Gabriel Syme writes in Poor man’s Stalin:

Saddam Hussain is of the same breed as the monstrous Josef Dzhugashvili – a powerful, resilient, personally courageous, charismatic, megalomaniac and psychopathic dictator.

While comparing Bush to Hitler is plain stupid, comparing Hussein to Stalin trivializes the latter’s crimes. Hussein was just another dictator, of a kind that flourished in the 20th century throughout the Third World. Stalin was anything but just another, unless we count Qin Shi Huangdi, Genghis Khan, Tamurlain, Hitler and Mao among his peers.

But that despot did not possess inner power; he was neither personally courageous nor charismatic. His resilience will never really tested, for he destroyed in time anyone who might come close to challenging him as the leader. Paradoxically, it is possible to murder millions while being a decent friend, spouse and parent. Even in his private life, Stalin was despicable. Hitler, although quite capable of betraying a friend, was at least courageous and charismatic. Yet to compare Hussein to him would also be an understatement of the Holocaust and WWII. (Besides, Germany and Russia are, after all, great countries, while Iraq is not much of a country at all.)

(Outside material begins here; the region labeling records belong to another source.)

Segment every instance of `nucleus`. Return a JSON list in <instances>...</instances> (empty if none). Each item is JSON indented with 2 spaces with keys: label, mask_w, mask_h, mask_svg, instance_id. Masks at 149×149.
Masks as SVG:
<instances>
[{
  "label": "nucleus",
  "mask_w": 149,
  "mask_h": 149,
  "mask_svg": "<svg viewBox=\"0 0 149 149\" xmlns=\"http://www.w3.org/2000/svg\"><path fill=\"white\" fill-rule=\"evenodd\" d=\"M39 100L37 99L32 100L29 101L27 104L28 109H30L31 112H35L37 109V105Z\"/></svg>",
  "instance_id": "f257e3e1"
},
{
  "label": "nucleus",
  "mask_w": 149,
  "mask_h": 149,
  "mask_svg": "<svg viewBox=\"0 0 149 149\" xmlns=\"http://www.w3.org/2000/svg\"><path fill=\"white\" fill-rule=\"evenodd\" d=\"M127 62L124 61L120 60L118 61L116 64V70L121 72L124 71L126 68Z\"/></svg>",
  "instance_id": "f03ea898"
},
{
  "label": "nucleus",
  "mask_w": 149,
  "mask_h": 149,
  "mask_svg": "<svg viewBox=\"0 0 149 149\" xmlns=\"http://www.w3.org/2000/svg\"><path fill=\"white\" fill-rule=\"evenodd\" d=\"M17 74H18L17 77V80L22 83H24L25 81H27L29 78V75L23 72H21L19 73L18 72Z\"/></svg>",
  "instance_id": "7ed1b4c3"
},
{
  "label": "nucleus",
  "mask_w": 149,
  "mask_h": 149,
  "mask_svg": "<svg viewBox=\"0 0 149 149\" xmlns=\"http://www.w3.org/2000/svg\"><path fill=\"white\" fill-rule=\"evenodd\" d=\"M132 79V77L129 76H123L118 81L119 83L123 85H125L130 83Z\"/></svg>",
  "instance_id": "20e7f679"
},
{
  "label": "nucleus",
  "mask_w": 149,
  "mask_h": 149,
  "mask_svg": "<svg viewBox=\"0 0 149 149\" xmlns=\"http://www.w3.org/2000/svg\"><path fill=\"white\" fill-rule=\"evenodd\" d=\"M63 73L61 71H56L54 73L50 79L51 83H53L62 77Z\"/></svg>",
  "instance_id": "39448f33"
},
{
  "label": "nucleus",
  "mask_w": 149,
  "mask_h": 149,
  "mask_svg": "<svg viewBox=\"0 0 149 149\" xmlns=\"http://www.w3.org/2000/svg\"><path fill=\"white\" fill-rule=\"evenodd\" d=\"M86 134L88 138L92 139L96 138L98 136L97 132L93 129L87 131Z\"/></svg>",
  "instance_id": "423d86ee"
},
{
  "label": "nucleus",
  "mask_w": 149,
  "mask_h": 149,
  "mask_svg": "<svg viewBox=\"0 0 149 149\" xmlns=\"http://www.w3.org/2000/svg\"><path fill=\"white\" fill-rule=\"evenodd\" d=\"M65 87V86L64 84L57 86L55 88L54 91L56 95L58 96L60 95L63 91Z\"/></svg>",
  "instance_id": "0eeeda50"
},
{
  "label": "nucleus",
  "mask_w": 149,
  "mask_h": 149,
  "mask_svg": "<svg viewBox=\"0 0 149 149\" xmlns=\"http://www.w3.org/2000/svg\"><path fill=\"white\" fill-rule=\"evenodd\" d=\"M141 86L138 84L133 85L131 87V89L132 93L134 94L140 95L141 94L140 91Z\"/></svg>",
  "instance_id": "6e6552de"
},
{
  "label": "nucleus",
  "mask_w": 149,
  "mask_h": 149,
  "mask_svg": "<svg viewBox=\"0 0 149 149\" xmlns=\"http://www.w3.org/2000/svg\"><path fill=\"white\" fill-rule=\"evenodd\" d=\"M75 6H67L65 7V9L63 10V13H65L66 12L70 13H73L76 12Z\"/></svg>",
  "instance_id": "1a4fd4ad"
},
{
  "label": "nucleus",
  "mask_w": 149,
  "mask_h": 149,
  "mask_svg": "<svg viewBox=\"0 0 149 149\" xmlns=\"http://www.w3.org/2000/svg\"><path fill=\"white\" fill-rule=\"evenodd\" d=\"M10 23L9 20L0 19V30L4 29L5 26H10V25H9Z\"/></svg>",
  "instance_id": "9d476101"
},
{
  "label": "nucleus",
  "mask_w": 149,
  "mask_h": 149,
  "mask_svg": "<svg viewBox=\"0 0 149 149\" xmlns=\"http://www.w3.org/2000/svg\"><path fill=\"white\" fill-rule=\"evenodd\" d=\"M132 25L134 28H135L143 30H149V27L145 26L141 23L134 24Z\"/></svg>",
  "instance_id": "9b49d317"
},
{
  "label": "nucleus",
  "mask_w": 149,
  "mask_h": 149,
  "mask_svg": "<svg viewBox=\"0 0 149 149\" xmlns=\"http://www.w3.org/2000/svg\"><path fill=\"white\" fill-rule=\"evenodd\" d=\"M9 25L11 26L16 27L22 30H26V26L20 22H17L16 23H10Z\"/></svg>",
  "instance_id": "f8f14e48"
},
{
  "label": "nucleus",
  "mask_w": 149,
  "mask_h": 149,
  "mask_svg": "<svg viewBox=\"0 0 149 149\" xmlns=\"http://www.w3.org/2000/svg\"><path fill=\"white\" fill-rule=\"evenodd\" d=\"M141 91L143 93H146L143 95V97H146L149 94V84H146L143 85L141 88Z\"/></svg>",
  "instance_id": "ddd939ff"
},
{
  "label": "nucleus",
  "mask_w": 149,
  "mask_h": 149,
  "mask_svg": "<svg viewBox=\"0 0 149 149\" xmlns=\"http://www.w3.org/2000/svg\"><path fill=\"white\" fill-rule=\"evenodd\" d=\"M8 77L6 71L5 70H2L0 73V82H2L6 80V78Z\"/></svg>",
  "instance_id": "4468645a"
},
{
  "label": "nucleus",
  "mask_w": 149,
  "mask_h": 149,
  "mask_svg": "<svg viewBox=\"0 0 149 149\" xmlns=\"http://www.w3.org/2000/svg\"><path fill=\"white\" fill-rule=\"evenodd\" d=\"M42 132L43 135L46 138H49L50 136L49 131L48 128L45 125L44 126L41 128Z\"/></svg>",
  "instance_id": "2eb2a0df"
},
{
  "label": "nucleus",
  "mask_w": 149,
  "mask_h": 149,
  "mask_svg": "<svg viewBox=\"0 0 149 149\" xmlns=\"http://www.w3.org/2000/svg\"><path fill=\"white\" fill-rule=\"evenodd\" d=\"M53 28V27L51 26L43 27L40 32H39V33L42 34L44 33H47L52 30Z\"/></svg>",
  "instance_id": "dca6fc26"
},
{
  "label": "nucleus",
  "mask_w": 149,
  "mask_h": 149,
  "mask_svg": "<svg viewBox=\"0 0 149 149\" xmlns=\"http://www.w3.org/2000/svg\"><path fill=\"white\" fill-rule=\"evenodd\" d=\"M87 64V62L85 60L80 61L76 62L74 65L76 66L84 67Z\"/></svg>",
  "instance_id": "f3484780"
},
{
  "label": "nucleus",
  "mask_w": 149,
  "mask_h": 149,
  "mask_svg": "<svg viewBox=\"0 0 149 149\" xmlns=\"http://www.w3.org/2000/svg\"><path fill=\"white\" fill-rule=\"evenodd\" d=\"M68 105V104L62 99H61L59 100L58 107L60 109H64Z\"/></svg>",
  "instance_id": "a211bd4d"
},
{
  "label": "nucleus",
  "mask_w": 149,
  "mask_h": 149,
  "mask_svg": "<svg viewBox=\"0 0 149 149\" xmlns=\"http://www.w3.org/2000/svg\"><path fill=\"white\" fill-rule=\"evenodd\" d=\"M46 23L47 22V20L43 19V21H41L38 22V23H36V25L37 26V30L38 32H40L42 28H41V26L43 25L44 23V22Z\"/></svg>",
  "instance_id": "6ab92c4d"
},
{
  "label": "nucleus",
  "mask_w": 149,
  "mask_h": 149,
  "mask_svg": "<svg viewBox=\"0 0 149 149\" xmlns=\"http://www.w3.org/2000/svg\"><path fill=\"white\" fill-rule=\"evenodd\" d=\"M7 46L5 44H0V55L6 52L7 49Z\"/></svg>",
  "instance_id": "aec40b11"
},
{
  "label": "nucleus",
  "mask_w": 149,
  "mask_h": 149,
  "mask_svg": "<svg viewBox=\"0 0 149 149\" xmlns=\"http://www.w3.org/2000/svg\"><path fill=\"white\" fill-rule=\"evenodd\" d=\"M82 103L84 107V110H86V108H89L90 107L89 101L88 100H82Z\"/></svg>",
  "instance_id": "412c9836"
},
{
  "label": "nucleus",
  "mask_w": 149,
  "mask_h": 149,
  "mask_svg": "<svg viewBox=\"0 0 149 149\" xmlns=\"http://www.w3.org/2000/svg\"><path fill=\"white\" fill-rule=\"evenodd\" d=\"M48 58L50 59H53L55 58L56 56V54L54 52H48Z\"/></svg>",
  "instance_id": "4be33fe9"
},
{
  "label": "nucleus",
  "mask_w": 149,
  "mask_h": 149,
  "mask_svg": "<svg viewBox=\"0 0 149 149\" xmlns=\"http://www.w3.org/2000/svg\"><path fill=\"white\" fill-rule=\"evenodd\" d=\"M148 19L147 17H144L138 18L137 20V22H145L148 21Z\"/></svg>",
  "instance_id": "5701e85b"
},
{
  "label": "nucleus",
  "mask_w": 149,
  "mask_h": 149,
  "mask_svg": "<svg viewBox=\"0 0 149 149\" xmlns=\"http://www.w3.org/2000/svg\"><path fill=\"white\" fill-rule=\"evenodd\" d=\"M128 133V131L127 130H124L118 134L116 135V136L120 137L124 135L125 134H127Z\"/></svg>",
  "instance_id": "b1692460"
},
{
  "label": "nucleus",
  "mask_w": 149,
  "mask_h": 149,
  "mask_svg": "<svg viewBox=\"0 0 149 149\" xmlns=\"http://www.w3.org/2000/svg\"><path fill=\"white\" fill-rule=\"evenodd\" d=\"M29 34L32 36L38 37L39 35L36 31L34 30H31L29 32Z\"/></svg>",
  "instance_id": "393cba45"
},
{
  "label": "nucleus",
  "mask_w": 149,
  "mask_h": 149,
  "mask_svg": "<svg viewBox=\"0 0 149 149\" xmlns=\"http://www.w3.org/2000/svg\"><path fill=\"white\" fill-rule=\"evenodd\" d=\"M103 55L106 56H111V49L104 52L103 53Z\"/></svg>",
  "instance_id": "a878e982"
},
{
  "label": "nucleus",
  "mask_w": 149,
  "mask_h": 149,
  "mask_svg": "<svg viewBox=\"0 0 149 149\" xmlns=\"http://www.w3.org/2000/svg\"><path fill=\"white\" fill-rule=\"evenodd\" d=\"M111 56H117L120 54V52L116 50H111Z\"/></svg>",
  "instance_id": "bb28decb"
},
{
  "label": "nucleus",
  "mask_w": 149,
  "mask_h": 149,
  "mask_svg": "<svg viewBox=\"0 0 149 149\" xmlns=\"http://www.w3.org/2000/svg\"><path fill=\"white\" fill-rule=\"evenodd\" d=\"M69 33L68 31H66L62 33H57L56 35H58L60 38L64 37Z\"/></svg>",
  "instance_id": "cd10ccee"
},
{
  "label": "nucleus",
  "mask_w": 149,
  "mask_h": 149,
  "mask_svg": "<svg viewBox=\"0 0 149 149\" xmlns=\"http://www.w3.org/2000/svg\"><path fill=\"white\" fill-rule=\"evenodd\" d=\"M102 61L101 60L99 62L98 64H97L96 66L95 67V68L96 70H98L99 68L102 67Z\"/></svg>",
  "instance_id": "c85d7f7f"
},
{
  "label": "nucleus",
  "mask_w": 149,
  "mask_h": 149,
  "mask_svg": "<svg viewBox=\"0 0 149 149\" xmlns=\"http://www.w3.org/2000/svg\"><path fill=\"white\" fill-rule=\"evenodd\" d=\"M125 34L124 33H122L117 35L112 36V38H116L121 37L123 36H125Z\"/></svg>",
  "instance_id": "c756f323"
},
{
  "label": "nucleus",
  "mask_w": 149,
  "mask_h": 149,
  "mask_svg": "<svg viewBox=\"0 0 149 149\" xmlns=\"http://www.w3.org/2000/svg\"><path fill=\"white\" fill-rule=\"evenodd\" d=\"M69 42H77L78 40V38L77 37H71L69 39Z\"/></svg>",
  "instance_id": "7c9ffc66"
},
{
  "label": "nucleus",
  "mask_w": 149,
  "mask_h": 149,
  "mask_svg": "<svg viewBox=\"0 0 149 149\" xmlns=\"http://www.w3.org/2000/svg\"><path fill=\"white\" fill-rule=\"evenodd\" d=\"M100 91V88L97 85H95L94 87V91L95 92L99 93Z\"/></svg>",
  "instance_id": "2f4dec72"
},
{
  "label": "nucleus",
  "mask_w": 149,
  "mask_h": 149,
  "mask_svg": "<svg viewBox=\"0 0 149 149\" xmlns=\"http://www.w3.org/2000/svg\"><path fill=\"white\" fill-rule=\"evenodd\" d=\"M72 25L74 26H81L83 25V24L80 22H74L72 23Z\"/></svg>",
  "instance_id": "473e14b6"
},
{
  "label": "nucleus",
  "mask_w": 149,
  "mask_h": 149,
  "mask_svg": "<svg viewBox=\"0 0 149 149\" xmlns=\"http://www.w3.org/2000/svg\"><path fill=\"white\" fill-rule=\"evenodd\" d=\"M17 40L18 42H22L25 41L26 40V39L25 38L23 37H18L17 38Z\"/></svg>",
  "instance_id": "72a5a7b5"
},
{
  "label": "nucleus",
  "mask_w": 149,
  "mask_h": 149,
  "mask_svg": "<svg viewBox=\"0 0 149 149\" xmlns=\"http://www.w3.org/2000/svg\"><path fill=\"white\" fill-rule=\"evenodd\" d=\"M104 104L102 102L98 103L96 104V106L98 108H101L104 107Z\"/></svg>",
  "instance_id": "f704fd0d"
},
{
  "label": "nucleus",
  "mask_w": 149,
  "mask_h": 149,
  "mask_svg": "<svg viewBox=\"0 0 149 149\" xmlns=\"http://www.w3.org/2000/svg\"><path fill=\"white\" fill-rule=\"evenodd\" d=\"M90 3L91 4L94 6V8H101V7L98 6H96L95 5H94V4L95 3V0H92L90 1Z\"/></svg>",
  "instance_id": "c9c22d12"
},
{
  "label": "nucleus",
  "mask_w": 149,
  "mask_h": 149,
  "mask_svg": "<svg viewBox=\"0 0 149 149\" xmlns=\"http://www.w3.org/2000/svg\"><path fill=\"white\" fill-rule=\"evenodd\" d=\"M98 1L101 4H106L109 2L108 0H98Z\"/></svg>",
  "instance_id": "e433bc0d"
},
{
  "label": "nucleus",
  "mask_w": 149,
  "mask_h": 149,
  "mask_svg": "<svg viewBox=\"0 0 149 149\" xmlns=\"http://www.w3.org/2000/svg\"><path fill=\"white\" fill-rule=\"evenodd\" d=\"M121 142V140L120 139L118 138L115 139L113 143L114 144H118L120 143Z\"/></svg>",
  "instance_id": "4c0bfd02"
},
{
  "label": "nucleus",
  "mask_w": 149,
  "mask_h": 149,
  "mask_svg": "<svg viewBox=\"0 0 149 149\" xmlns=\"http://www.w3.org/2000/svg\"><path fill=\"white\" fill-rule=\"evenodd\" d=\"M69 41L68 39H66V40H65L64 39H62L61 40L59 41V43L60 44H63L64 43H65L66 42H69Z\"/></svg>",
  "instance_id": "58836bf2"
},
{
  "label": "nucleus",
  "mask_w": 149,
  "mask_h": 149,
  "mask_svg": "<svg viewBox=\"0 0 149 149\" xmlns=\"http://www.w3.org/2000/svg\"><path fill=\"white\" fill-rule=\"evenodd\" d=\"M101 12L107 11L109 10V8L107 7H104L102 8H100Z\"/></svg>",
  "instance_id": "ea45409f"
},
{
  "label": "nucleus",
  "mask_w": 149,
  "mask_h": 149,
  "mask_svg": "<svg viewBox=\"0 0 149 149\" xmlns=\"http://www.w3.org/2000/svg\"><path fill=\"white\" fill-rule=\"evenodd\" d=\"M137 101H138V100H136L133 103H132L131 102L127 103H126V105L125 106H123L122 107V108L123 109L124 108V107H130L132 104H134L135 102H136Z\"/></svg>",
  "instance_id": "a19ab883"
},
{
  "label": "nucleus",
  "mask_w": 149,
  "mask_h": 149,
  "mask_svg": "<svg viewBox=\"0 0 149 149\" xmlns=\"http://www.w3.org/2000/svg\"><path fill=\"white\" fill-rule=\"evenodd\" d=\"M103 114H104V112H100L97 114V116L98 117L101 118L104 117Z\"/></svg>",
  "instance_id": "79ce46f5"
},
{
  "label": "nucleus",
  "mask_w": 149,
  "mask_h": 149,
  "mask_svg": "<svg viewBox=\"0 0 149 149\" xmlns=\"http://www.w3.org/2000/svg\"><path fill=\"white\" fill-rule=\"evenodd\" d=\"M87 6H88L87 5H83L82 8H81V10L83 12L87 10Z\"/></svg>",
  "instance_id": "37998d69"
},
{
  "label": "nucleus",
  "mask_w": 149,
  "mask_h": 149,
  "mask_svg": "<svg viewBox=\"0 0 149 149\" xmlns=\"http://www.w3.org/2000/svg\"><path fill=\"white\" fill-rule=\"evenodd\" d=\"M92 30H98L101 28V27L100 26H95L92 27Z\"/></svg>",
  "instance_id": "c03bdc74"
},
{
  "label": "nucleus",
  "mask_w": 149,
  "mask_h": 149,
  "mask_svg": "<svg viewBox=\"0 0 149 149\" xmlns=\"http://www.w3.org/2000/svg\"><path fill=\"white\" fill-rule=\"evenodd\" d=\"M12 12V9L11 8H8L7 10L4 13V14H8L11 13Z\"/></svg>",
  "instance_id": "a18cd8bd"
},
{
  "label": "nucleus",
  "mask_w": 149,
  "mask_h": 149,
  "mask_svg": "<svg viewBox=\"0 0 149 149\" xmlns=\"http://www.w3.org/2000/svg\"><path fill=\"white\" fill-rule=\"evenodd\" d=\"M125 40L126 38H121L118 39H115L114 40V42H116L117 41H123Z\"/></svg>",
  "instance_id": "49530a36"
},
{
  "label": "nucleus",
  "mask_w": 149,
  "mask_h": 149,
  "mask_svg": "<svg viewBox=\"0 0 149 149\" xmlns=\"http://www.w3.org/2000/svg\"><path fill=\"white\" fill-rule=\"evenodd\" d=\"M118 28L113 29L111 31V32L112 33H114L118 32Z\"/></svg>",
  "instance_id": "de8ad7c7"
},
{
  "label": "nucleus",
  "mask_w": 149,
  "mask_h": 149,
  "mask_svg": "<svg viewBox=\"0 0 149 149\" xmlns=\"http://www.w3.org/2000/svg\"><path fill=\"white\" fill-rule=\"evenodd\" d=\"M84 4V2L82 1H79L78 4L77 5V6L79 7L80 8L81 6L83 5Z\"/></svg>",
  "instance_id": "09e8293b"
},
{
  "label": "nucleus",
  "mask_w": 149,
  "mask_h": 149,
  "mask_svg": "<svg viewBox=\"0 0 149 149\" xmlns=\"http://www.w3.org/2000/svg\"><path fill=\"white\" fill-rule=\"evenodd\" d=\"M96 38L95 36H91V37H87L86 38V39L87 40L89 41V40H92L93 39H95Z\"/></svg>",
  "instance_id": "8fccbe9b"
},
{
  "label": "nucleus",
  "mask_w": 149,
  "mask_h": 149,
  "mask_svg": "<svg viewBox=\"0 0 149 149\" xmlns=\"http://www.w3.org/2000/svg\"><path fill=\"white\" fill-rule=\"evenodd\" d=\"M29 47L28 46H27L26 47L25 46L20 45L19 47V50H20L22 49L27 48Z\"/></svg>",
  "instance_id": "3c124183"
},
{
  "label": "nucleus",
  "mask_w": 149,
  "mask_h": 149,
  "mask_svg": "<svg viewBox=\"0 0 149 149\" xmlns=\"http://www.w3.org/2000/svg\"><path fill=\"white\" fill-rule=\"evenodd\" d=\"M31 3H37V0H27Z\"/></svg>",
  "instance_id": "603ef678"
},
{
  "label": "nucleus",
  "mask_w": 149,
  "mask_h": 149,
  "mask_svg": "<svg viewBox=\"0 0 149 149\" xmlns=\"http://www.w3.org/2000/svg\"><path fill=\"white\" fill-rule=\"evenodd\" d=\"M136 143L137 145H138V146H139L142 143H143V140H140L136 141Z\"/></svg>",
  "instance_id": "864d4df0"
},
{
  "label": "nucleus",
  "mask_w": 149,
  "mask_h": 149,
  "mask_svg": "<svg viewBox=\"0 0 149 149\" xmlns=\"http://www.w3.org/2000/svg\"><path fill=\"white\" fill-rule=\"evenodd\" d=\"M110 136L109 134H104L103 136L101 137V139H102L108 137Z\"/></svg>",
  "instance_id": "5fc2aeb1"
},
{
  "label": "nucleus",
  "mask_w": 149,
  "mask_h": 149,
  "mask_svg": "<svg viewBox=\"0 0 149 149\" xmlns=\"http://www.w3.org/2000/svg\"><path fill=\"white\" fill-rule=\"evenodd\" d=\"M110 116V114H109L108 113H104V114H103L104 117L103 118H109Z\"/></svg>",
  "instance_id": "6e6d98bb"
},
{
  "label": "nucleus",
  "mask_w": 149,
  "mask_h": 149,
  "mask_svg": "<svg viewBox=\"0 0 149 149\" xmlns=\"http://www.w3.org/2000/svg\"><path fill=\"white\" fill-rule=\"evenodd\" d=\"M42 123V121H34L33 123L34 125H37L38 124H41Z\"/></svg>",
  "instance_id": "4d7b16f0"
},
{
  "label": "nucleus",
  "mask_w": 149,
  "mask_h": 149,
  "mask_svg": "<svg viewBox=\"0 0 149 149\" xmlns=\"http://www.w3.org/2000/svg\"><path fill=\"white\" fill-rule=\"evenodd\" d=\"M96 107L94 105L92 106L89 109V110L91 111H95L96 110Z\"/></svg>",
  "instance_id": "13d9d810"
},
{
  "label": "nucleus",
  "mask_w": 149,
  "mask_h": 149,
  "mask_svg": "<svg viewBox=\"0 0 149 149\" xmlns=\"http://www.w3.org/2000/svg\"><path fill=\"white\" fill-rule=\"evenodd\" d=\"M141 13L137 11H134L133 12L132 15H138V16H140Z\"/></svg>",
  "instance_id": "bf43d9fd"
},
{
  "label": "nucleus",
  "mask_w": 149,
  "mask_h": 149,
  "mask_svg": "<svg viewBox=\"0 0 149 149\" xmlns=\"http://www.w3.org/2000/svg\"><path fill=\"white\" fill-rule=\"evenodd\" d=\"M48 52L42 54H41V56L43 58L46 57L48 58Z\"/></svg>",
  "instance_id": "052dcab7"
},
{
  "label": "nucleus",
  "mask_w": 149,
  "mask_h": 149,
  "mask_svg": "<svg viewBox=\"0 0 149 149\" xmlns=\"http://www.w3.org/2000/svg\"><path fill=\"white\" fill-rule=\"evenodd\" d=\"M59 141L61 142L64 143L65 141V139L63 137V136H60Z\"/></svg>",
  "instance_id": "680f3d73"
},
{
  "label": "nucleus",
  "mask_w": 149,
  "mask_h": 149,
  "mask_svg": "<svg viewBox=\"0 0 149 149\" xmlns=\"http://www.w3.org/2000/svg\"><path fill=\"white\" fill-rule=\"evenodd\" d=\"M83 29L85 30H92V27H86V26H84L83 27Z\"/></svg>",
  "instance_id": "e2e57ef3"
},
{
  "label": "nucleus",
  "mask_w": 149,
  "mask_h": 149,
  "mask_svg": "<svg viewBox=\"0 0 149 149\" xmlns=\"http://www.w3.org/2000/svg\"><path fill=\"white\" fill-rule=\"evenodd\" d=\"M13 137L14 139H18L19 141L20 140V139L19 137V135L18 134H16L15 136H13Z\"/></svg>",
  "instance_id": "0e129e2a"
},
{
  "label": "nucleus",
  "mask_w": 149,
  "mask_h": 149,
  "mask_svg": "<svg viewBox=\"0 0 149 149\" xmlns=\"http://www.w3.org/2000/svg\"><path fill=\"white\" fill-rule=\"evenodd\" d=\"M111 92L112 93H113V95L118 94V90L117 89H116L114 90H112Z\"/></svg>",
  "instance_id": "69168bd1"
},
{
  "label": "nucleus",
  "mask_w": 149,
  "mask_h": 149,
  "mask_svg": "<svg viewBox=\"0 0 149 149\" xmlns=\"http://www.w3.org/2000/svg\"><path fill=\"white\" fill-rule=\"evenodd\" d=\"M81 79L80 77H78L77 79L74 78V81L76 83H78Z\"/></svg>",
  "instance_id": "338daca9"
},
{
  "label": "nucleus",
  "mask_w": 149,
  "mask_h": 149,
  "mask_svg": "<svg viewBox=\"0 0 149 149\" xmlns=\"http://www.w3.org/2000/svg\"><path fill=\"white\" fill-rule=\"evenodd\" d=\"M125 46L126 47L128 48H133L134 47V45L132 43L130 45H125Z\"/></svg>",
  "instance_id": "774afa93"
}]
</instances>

It may be banal to compare Hussain to Stalin when there are still people who consider Stalin just a bit authoritarian but let’s face it, the man industrialised Russia and you can’t make an omelette without breaking…blah, blah, blah…

That some Americans and Europeans have a fondness for publicly professing imbecilities is but one of the West’s oddities; that a host of Russians still hold on to this delusion is indeed discomfiting. However, it would be a useful exercise to group Stalin’s actions into two sets: those of the ultimate tyrant and those of a Bolshevik dictator and Lenin’s heir. The two sets must intersect but should not be identical. To prove this, imagine Trotsky in Stalin’s place. Take collectivization: it would have proceeded under Leon’s rule, as ruthlessly as under Joseph’s. If Trotsky’s conduct in the Civil War is any indicator, the Gulag would still have been full of class enemies. But I don’t see him ordering an old friend beaten up and shot in prison, or half of the army’s senior officers exterminated. In the end, Trotsky would have been overthrown for being an imperfect despot.